Your reply should reproduce the data below without a single alteration, apart from dropping the images.

Collected data
━━━━━━

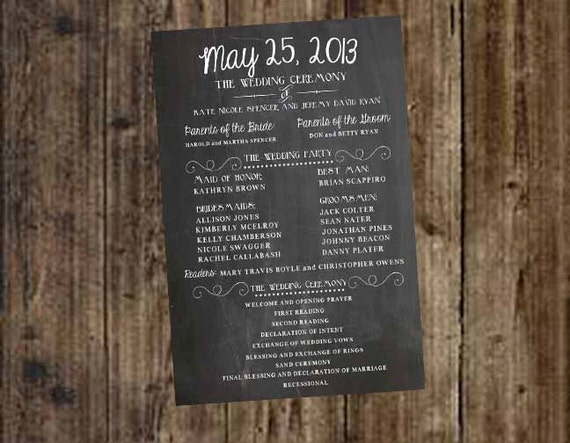 Wedding Program Party And Ceremony Chalkboard Printable DIY
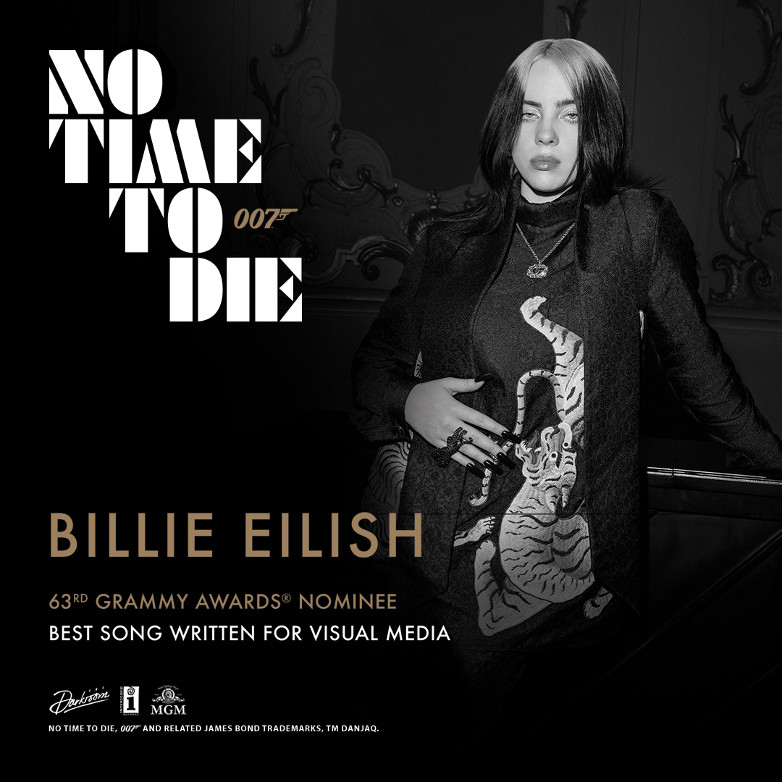 Billie Eilish FINNEAS No Time To Die GRAMMY Award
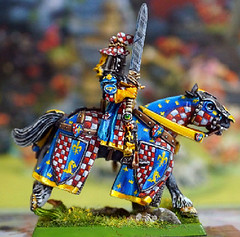 Hidden Helm Questing Knight Right Small (seaottre68) Tags: citadel 5th edition metal warhammer age sigmar questing knight rare hidden helm bretonnia bretonnian order mounted games workshop barded warhorse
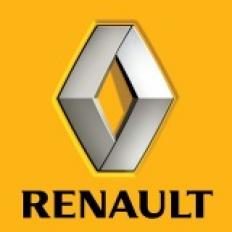 Стать дилером Стать дилером компании Renault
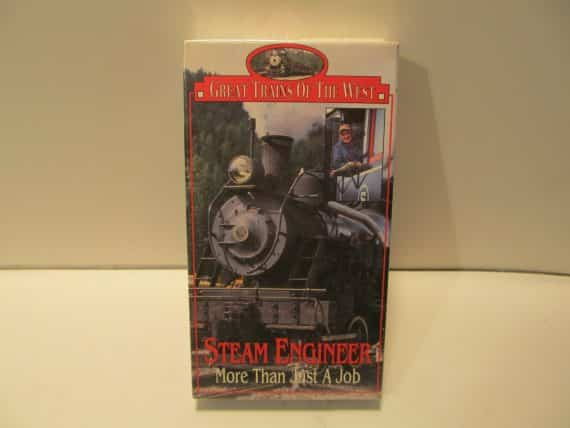 vhs-railroad-video-tape-great-trains-of-the-west-steam-engineer-new-sealed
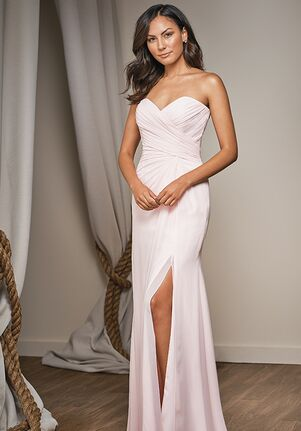 Belsoie Bridesmaids by Jasmine L204002 Sweetheart Bridesmaid Dress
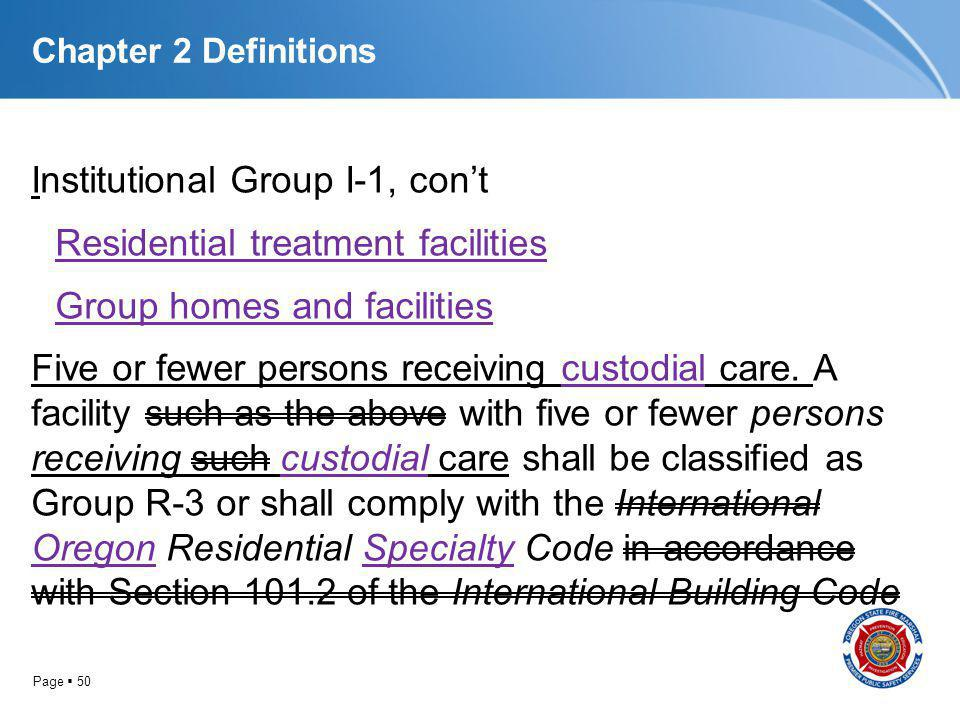 Page 50 Chapter 2 Definitions Institutional Group I-1, cont Residential treatment facilities Group homes and facilities Five or fewer persons receivin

━━━━━━

### Finished exercise
 Wedding Program Party And Ceremony Chalkboard Printable DIY
 Billie Eilish FINNEAS No Time To Die GRAMMY Award
 Hidden Helm Questing Knight Right Small (seaottre68) Tags: citadel 5th edition metal warhammer age sigmar questing knight rare hidden helm bretonnia bretonnian order mounted games workshop barded warhorse
 Стать дилером Стать дилером компании Renault
 vhs-railroad-video-tape-great-trains-of-the-west-steam-engineer-new-sealed
 Belsoie Bridesmaids by Jasmine L204002 Sweetheart Bridesmaid Dress
 Page 50 Chapter 2 Definitions Institutional Group I-1, cont Residential treatment facilities Group homes and facilities Five or fewer persons receivin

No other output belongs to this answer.